"Sweet Little Qdot" featured on Angewandte Chemie cover
The Wiley flagship journal Angewandte Chemie highlighted the development of SLQ strategy for probing mechanisms of the HIV & Ebola virus receptors recognizing viral surface sugar structure.
The “sweet little Qdot (SLQ)” strategy was co-developed by Dr Yuan Guo and Dr Dejian Zhou, Wellcome Career Re-entry Fellow and her host, in collaboration with Dr Bruce Turnbull’s lab at the School of Chemistry and German colleagues.

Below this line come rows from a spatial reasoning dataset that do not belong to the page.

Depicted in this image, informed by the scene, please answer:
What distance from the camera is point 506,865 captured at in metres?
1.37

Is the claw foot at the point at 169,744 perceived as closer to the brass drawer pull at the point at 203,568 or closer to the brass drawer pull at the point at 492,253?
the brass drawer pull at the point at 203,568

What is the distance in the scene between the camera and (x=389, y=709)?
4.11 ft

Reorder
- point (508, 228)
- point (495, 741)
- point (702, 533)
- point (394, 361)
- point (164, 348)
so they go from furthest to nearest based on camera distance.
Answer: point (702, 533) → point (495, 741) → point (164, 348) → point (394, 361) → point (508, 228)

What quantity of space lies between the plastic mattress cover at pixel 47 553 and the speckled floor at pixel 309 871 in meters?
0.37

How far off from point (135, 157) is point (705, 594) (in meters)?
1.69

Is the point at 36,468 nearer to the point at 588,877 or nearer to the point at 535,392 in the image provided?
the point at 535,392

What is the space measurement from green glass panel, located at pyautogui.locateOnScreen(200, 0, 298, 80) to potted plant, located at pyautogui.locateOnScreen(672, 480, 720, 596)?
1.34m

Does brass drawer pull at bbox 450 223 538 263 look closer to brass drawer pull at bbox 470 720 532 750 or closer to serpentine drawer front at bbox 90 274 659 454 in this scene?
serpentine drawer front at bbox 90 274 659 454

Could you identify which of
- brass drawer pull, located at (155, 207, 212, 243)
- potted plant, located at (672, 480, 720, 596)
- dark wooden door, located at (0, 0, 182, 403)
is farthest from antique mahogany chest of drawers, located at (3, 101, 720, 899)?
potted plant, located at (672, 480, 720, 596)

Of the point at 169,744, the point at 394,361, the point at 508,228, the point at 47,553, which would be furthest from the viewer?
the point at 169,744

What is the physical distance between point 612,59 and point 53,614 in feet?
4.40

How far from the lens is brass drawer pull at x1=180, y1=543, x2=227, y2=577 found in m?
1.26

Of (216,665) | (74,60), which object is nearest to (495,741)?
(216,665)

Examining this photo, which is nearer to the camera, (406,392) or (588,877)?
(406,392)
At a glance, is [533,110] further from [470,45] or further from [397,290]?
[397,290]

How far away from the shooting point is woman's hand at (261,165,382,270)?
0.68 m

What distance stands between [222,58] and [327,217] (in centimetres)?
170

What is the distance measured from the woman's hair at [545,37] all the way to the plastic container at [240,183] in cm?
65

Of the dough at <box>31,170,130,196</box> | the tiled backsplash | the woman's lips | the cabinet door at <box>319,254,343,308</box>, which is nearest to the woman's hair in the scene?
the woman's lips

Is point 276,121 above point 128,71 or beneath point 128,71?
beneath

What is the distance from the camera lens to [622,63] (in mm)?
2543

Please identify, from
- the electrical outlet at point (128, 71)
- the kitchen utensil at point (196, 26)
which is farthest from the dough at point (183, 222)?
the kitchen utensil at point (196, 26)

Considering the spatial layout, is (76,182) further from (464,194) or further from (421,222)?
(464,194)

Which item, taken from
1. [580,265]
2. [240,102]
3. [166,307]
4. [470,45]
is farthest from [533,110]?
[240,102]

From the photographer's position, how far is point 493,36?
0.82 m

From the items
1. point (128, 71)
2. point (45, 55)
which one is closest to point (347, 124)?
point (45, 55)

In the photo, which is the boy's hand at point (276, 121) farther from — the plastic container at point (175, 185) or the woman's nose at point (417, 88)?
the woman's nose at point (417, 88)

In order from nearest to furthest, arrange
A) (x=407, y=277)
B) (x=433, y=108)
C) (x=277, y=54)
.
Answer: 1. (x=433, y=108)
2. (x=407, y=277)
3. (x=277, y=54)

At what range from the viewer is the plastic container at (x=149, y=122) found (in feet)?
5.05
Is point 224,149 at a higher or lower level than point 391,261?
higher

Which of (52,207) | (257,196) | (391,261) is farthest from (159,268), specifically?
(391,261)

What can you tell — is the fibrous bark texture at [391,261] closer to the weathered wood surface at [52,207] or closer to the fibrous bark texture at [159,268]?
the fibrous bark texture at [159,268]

The tetrameric viral receptor DC-SIGN and a closely related receptor DC-SIGNR bind to virus surface specific multiple mannose-containing glycans via their clustered carbohydrate-binding-domains (CRDs) which facilitate virus infection. However, the underpinning mechanisms, particularly how their CRD arrangement and orientation determine their virus binding and transfection properties are still poorly understood.
The SLQ is prepared by coating a tiny fluorescent quantum dot (Qdot) with a dense layer of sugar found on the viral surface via a novel ultra-efficient cap-exchange method. Combining
features of polyvalent weak individual ligand-binding affinity and spherical, nanoscale shape, the SLQ is an ideal probe for the CRD arrangement and orientation here: only the protein having the same facing CRDs can achieve strong multivalent binding. The SQ can provide quantitative information on the binding affinity and thermodynamics of multivalent DC-SIGN/R-sugar interactions via a rapid, sensitive Förster resonance energy transfer based ratiometric readout strategy. Importantly, the SQ not only greatly enhances the multivalent binding affinity, but also endows a unique selectivity for DC-SIGN over DC-SIGNR despite of their almost identical structure. A mechanism based on the different CRD arrangement and correlation to distinct biological roles for DC-SIGN/R has been proposed.
This work is to be reported as an advance article in Angewandte Chemie: 2016, doi: 10.1002/anie.201600593.